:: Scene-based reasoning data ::
————————

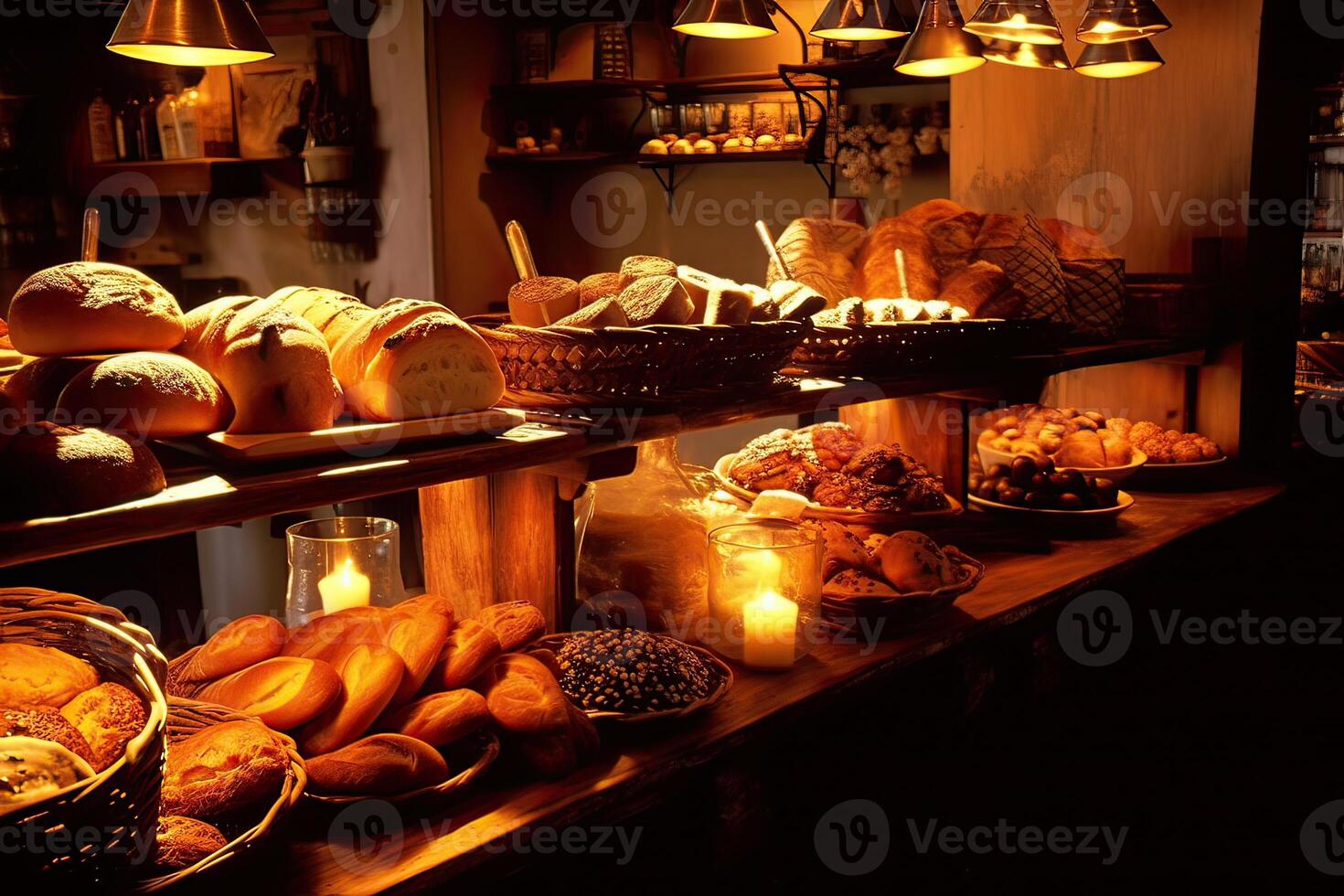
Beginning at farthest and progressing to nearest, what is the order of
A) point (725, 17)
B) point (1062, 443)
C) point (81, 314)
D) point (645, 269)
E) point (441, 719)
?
point (1062, 443) < point (725, 17) < point (645, 269) < point (441, 719) < point (81, 314)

————————

:: What is expected ::
Copy the data above word for word, leaving out the pictures.

:: Exercise response ::
Beginning at farthest and progressing to nearest, what is the order of
A) point (725, 17)
B) point (1062, 443)
C) point (81, 314)
D) point (645, 269)
E) point (441, 719)
?
point (1062, 443) < point (725, 17) < point (645, 269) < point (441, 719) < point (81, 314)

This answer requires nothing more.